Remember, the big cash sales were at a point when the owners were not multibillionares and there was no TV income. Teams would often have financial problems and would sell players to stay afloat. This was, BTW, standard in the minor leagues prior to the farm system – a team would make ends meet by selling their best players to another team higher up in the food chain.
Connie Mack twice broke up great teams because he couldn’t afford to pay them, and got a large sum of cash in the transactions.
At this point, the teams don’t need the money – or, at least, the amount of money they would get without the commissioner’s approval. Since the money isn’t going to help them, it’s not an inducement to trade. Players – even minor leaguers – are a better deal because there’s a chance they’ll be useful.

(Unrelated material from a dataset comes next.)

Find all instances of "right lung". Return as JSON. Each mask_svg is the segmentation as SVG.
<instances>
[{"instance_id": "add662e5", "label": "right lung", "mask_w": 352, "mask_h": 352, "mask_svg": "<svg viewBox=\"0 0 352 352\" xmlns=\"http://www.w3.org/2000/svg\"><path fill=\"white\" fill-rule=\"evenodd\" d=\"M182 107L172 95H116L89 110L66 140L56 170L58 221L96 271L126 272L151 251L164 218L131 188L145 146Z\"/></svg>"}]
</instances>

In addition, the low-level players they can get cheap in a trade they can just as easily get cheap in the free agent market and save the money (they’ll have to pay any player a salary, anyway, and you can probably sign a free agent player to a minor league contract and pay them less than buying a major league player).
As Fredy noted, Catfish Hunter was long gone by the time Bowie Kuhn stepped in to stop Charlie Finley from selling off players. Catfish became a free agent and signed with the Yankees at the end of the 1975 season. Shorlty afterward, the reserve clause was abolished, and a host of veteran players were due to become free agents at the end of 1976.
Many of Charlie Finley’s best players were going to become free agents, and FInley saw that he was going to lose them and get NOTHING in return. He tried to sell off their contracts, just so that it wouldn’t be a TOTAL loss. At that point, the inept and dishonest Bowie Kuhn, who had always hated Finley, stepped in and voided the sales. As a result, the A’s dynasty was destroyed. Finley lost all thoise free agents, and received no compensation of any kind for them.
Finley was forced to sell off the team soon afterward. He claimed (and I believed him) that all he wanted was to get some money that he could pour back into his scouting and minor league system. Bowie Kuhn’s actions made that impossible.
Finley found it hilarious that, a few ywears later, Kuhn and the owners forced a 1981 work stoppage on the grounds that… owners who lost free agents were entitled to compensation!!!